What I want to do is maybe simple. I work on a cluster with Slurm (I have many CPUs and a lot of memory). I would like to cut my data set into subsets (by incrementing of 500 OTUs for example), and then, compute the correlations between each OTUs of the different subsets.
The main goal of this is to set a number of CPUs and RAM (for example 32 CPUs with 260 Go of RAM), start the computations of correlation between my subsets (500 OTUs, 1000 OTUs, 1500 OTUs... until 5000 OTUs) and look at the scalability. I will change the number of CPUs and the amount of RAM.
At the end, I will conclude by : "with 32 CPUs and 260 Go RAM, I can compute the correlation between X OTUs", "with 124 CPUs and 1To RAM, I can compute the correlation between X OTUs" ...

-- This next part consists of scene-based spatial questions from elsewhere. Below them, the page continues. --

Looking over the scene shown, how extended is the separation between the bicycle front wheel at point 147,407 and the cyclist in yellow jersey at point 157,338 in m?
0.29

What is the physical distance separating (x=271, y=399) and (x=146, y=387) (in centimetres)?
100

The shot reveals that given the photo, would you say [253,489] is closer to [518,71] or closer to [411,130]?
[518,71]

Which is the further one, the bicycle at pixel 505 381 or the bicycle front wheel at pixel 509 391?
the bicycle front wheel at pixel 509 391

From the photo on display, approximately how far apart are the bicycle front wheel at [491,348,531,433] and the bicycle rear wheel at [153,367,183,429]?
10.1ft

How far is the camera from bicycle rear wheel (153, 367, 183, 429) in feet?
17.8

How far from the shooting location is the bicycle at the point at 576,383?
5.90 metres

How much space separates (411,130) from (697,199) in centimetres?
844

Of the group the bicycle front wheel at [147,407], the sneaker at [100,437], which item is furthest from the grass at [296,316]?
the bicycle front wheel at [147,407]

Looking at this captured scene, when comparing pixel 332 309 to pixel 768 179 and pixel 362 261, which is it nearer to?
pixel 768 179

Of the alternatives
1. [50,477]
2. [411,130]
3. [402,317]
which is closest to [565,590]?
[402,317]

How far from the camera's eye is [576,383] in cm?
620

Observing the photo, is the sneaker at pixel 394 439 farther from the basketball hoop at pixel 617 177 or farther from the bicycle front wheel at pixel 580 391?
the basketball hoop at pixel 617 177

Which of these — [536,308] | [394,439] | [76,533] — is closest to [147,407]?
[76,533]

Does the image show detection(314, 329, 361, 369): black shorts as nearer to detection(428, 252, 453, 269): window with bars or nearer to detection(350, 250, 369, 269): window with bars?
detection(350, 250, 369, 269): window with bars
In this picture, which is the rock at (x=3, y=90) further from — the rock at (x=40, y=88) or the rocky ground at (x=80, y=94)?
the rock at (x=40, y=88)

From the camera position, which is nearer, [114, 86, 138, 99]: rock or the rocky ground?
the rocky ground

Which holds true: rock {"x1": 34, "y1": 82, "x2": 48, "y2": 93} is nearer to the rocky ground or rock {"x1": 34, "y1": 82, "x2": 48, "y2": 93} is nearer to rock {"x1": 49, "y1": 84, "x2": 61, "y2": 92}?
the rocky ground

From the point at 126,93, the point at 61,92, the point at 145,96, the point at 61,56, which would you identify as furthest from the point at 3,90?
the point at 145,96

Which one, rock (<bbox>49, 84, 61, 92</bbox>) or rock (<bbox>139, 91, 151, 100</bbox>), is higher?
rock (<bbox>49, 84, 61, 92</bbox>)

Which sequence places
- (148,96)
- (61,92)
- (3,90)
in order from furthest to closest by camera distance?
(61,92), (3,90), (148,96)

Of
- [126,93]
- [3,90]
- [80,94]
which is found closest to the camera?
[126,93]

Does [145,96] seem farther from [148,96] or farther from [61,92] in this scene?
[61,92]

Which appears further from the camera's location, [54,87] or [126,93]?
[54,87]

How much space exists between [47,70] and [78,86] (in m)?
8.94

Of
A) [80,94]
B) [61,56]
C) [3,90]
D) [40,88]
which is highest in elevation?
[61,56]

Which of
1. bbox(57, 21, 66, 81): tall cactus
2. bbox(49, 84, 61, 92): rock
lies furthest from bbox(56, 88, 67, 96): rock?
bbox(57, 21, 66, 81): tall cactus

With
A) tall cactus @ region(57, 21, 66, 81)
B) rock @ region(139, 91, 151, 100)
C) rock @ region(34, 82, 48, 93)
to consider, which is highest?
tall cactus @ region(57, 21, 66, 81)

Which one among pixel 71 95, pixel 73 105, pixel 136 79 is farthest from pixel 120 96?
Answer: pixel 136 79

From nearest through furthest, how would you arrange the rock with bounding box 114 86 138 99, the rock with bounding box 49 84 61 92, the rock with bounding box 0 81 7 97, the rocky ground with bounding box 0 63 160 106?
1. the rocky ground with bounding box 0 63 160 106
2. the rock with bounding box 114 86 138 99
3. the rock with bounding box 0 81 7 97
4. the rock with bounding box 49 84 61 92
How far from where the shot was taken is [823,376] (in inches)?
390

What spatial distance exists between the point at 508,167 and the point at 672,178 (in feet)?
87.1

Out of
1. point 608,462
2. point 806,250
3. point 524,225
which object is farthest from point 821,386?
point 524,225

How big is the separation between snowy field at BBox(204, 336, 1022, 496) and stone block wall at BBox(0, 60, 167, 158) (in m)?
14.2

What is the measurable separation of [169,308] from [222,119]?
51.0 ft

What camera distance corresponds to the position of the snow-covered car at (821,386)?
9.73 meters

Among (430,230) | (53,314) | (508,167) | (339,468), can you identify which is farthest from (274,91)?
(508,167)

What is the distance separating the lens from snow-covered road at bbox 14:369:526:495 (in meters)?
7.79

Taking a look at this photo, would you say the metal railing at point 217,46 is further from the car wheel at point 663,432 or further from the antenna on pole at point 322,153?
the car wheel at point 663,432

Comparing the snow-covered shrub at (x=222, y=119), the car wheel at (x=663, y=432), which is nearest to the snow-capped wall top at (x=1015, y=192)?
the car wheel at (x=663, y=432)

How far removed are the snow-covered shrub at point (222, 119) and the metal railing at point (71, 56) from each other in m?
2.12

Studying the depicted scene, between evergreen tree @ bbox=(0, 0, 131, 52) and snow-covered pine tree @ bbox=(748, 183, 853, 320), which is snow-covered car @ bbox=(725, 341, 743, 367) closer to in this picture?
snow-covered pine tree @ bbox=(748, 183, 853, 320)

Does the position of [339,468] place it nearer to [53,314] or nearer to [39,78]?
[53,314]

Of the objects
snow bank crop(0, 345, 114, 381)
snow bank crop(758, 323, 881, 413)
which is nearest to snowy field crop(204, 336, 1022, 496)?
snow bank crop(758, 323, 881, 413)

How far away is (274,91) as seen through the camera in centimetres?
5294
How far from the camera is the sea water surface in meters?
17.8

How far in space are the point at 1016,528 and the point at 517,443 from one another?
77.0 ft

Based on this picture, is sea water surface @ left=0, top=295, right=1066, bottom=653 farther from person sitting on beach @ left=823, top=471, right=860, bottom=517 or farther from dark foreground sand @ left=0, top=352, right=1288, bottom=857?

My problem is that I don't really know how to organize my code, and how to use the package mclapply() to parallelize.
library(optparse)
args <- commandArgs(trailingOnly = F)
# get options
option_list = list(
make_option(c("-s", "--subset"), type="character", default=NULL,
help="Input file matrix ")
);
opt_parser = OptionParser(usage = "Usage: %prog -f [FILE]",option_list=option_list,
description= "Description:")
opt = parse_args(opt_parser)
library(parallel)
library(doParallel)
library(compositional)
data=read.table("/home/vipailler/PROJET_M2/raw/truelength2.prok2.uniref2.rares.tsv", row.names=1, h=T, sep="\t")
data=clr(data) #log_ratio transformation
data=data[1:opt$subset,]
data=t(data)
cores<-32
options('mc.cores'=cores)
registerDoParallel(cores)
parallel=mclapply(cor(data, c='spearman'))
save(parallel, file=sprintf("/home/vipailler/PROJET_M2/data/parallel_%s.RData", opt$subset))
Vincent, I have edited my answer. Please read it again (at the top). Another user identified a better approach to do what you need.